Country Day School
Location: Alajuela, Costa Rica
Authors:
Stantec (SHW Group)
Trey Laird, AIA
Luis Ayala AIA
Taryn Kinney, AIA
Gilda Ketterer, Raul Piñol, AIA
Architect of record:
Garnier Arquitectos
Renders: Ramy Hanna (Tiltpixel)
Date: Oct 2013 - Aug 2016
The COUNTRY DAY SCHOOL, founded in 1963, is a private, English-language, PK-12 school. The purpose and standards are comparable to selective U.S. independent and college-preparatory schools. Outdated, under-sized facilities and site limitations were the impetus to create a new campus in Alajuela, just outside of San Jose, Costa Rica.
New facilities offer great opportunity for learning yet at the risk of losing authenticity and community ties that had developed over the last fifty years. Parents and school administrators mandated that we not only respect the Costa Rica climate but also the CDS community values. Observing nation-wide goals of being the first carbon-neutral country by 2020, the school design was conceived as a Net-Zero Ready building from the initial design stages.

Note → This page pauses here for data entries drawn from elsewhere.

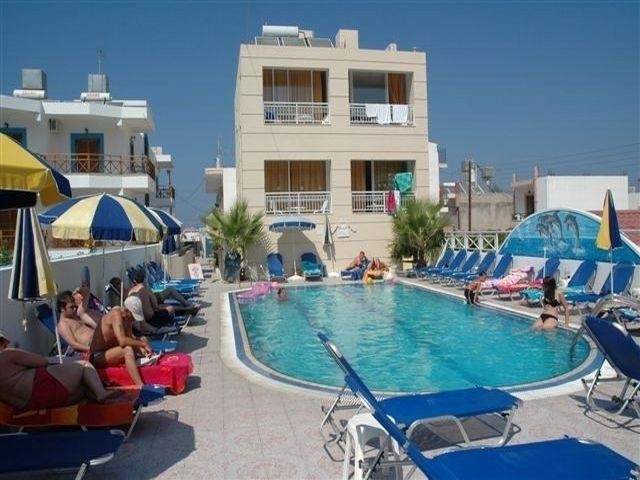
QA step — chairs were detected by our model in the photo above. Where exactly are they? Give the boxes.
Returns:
[414,243,640,418]
[345,375,640,480]
[0,262,202,444]
[266,254,288,284]
[300,252,324,282]
[341,260,370,281]
[316,332,519,463]
[1,429,126,480]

The project is based on taking advantage of Costa Rica’s benevolent weather, allowing all rooms to open directly to the exterior, utilizing passive ventilation, and extending learning opportunities to generous outdoor, covered spaces. A central quad provides a school-wide campus identity non-existent in their current campus and organizes all of the smaller communities. Four different houses-Early Childhood, Elementary School, Middle School and High School-are placed on the site respecting topography, vegetation, day lighting and cross ventilation patterns. Each house embraces its own courtyard which becomes the central forum for the community and activities within.